Monday, September 28, 2015

Behavioral Ethics announcement: A new positive reinforcement activist group is forming: Occupy Punishment-Run-Amok Happily (OPRAH).

This post has been written by Dave Jersey of Facebook - friend request me, please - blogger of Reward and Consent, also known as Safety Pat the Proud Schizophrenic Clown.


I have formed a philosophy I call Behavioral Ethics which merges the behavior sciences with ethics. I've written it down as a preliminary manifesto. See Dave Jersey (2015c, section one).

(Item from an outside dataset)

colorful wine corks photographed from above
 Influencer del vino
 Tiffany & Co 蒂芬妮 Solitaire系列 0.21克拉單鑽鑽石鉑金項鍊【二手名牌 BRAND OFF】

If there is solid interest in the idea, I would like to jump start an international Facebook group called Occupy Punishment-Run-Amok Happily (OPRAH, which means fawn, young deer, in Hebrew).

OPRAH will stress positive reinforcement above coercive punishment.

OPRAH will advocate positive reinforcement of ethical behavior and oppose coercive forms of punishment, including the technologies and methods of the nuclear weapons and the prisons-for-profit industries. It would target businesses with BUYcotts for good causes and politicians with populace-driven bulk internet messages and petitions soon after they did the right thing, which activists have done a bit, but not enough. Positive picketing and peaceful assemblies of thanks would bring media attention to so-called "well-behaved leaders." OPRAH membership would decide as a team what how to define “doing the right thing." This would encompass any activity, law, or policy that does not involve coercion as either a means or an ends.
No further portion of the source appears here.